# Can you plug a tire in the sidewall?



## tinknal

This is a half ton 4X4 with heavy duty light truck tires. I use the truck for hauling wood on the farm, a couple of loads of hay a year, and getting to work in blizzards. I will use this tire as a spare. I have a tire plug kit but have never used it.


----------



## coolrunnin

Yes I do it all the time, but never put the tire on the front of the vehicle.
Never had a problem so far.


----------



## copperkid3

Can you or should you? The way you answer depends . . .

And for liability purposes only, anything that you take from

this thread is for informative purposes as well. (I neither play

at being a lawyer, nor do I want to be sued by one as well.)

That being said, the answer still centers around "it depends".

How big is it, exactly 'where' on the sidewall is it located and 

whether (or not) it is legal in your state to do so. Here's what

the rubber mfrs association has to say on the matter:

&#8226; Repairs are limited to the tread area only (No sidewall repairs).

&#8226; Puncture injury cannot be greater than 1/4 inch (6mm) in diameter.

&#8226; Repairs must be performed by removing the tire from the wheel
to perform a complete inspection to assess all damage that may be present.

&#8226; Repairs cannot overlap.

&#8226; A rubber stem, or plug, must be applied to fill the puncture injury
and a patch must be applied to seal the innerliner. A common repair 
unit is a one-piece unit with a stem and patch portion. A plug by itself 
is an unacceptable repair.


Most reputable tire repair shops will NOT do the repairs 

if they don't fall within the parameters shown above.

If they are repaired, it is advised that the tire

be used on the rear only; not on the front.


----------



## fixer1958

Do it yourself, go for it. Legally you can't repair a tire that has a puncture within 1" of the shoulder of the tread area without being advised that the establishment is not held responsible. 

Actually they prefer the bad tires be put on the front for stability in case of a blowout.
I don't understand that logic.
Just what I have read and they get paid more than I do to figure it out....supposedly....?


----------



## plowjockey

I would (and have dozens of times) cold-patch a hole in the sidewall, but never plug it. 

Not enough sidewall thickness, IMO, plus it's always flexing a lot more, than the tread area.


----------



## clovis

Several years ago, one of my customers was an auto repair shop.

I pulled in one day, and the rep that sold tire plugs to the shop was in.
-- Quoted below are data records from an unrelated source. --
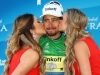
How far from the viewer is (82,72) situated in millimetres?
2244

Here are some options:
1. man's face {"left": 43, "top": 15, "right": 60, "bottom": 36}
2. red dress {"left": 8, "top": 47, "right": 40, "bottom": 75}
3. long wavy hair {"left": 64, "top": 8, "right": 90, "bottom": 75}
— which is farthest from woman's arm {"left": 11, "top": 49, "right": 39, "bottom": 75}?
man's face {"left": 43, "top": 15, "right": 60, "bottom": 36}

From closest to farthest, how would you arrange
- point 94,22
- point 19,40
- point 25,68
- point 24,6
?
point 25,68 < point 19,40 < point 94,22 < point 24,6

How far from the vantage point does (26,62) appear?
2.21 metres

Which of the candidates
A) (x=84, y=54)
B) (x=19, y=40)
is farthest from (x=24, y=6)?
(x=84, y=54)

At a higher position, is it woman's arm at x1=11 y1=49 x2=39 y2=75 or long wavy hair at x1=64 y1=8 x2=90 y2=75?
long wavy hair at x1=64 y1=8 x2=90 y2=75

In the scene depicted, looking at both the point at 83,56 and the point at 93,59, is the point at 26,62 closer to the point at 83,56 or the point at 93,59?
the point at 83,56

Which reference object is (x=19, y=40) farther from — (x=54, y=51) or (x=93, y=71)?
(x=93, y=71)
He was driving a full size Chevy truck, and had 12 plugs in the sidewalls in each of his front tires. He left the plug ends dangling so you could see them easily.


----------



## unregistered41671

clovis said:


> Several years ago, one of my customers was an auto repair shop.
> 
> I pulled in one day, and the rep that sold tire plugs to the shop was in. He was driving a full size Chevy truck, and had 12 plugs in the sidewalls in each of his front tires. He left the plug ends dangling so you could see them easily.


I would hate to meet him in the road one day.


----------



## Barn Yarns

How about patch the hole and put a tub in it?
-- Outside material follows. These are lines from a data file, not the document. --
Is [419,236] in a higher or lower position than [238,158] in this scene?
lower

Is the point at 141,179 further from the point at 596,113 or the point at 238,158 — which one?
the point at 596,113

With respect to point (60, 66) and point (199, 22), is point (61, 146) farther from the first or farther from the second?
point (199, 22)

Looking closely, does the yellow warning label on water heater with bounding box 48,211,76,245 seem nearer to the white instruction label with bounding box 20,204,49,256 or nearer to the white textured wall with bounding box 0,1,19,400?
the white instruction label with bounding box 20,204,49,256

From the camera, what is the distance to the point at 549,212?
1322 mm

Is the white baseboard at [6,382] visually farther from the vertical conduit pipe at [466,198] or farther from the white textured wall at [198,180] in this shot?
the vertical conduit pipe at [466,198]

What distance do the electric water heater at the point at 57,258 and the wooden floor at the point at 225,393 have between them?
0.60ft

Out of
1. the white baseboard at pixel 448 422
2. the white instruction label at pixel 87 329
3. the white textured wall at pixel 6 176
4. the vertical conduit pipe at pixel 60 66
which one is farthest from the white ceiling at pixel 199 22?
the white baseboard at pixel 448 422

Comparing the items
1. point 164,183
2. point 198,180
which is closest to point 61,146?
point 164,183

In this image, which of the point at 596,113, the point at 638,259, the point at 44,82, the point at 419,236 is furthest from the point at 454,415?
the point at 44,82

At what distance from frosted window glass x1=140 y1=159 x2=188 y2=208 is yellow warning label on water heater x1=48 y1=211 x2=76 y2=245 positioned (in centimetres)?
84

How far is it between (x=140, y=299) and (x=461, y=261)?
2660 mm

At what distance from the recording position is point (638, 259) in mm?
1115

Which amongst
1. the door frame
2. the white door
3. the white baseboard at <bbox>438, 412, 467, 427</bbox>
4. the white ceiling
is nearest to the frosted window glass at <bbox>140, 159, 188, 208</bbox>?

I agree that sidewalls shouldnt be plugged, but if its a spare to only get you the few miles to a better repair, then i would patch and tube. 


Sent from my iPhone using Homesteading Today


----------



## coolrunnin

Unless you can break the tire down yourself, no shop around here will patch a sidewall leak due to liability issues. I'm not throwing a good tire away myself, I wil continue to plug them and go on.


----------



## coolrunnin

Barn Yarns said:


> How about patch the hole and put a tub in it?
> 
> I agree that sidewalls shouldnt be plugged, but if its a spare to only get you the few miles to a better repair, then i would patch and tube.
> 
> 
> Sent from my iPhone using Homesteading Today



Why patch and tube? One or the other is effective.


----------



## unregistered41671

coolrunnin said:


> Unless you can break the tire down yourself, no shop around here will patch a sidewall leak due to liability issues.


With good reason.


----------



## Barn Yarns

The op said it would be his spare. If before it gets used if the patch fails, then the tire will still hold up. 
I only check the air in one of my spares... And that is on my bike. 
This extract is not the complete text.